Our Rails 3 app needs to be able to accept foreign characters like ä and こ, and save them to our MySQL db, which has its character_set as 'utf8.'
One of our models runs a validation which is used to strip out all the non-word characters in its name, before being saved. In Ruby 1.8.7 and Rails 2, the following was sufficient:
def strip_non_words(string)
string.gsub!(/\W/,'')
end
This stripped out bad characters, but preserved things like 'ä', 'こ', and '3.' With Ruby 1.9's new encodings, however, that statement no longer works - it is now removing those characters as well as the others we don't want.

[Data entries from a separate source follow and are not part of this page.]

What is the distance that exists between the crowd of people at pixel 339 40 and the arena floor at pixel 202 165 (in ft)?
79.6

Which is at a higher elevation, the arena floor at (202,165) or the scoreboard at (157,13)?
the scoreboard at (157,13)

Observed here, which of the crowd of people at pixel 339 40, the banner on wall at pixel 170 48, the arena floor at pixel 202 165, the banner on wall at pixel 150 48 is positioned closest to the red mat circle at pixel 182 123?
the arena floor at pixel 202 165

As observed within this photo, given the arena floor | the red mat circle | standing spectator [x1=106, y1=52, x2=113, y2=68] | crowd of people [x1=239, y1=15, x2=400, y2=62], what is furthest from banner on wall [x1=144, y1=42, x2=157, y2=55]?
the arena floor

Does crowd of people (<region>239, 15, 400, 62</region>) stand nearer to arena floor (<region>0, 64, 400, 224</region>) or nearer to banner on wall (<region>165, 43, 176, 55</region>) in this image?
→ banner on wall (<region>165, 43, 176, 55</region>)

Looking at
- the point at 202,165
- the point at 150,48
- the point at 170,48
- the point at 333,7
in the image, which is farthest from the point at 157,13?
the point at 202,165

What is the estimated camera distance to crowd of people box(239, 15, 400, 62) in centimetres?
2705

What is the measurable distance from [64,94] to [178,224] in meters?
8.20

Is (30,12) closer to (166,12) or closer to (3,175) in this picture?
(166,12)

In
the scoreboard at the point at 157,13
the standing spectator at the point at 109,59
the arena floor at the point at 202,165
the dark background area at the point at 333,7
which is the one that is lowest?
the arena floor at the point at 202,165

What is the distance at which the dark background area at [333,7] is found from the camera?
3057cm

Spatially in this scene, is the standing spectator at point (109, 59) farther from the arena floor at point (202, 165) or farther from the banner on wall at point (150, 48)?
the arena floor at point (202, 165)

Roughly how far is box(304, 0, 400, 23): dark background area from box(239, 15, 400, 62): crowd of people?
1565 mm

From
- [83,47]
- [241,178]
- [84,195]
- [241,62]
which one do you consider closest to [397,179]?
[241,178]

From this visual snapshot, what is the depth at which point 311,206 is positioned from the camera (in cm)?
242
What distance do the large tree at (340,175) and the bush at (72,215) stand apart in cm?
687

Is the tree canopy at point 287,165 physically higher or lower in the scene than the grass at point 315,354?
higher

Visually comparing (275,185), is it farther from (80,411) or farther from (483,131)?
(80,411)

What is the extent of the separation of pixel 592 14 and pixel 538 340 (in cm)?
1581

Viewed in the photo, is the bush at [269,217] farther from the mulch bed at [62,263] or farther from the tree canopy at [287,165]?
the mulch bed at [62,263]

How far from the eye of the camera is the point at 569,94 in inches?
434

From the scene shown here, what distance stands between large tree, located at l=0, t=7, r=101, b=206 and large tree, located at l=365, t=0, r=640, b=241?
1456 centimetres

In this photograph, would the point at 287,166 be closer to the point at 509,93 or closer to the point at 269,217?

I am trying to find a way to do that.
Changing the gsub to something like this:
def strip_non_words(string)
string.gsub!(/[[:punct]]/,'')
end
lets the string pass through fine, but then the database kicks up the following error:
Mysql2::Error: Illegal mix of collations (latin1_swedish_ci,IMPLICIT) and (utf8_general_ci,COERCIBLE) for operation
Running the string through Iconv to try and convert it, like so:
def strip_non_words(string)
Iconv.conv('LATIN1', 'UTF8', string)
string.gsub!(/[[:punct]]/,'')
end
Results in this error:
Iconv::IllegalSequence: "こäè" # "こäè" being a test string
I'm basically at my whits end here. Does anyone know of a way to do do what I need?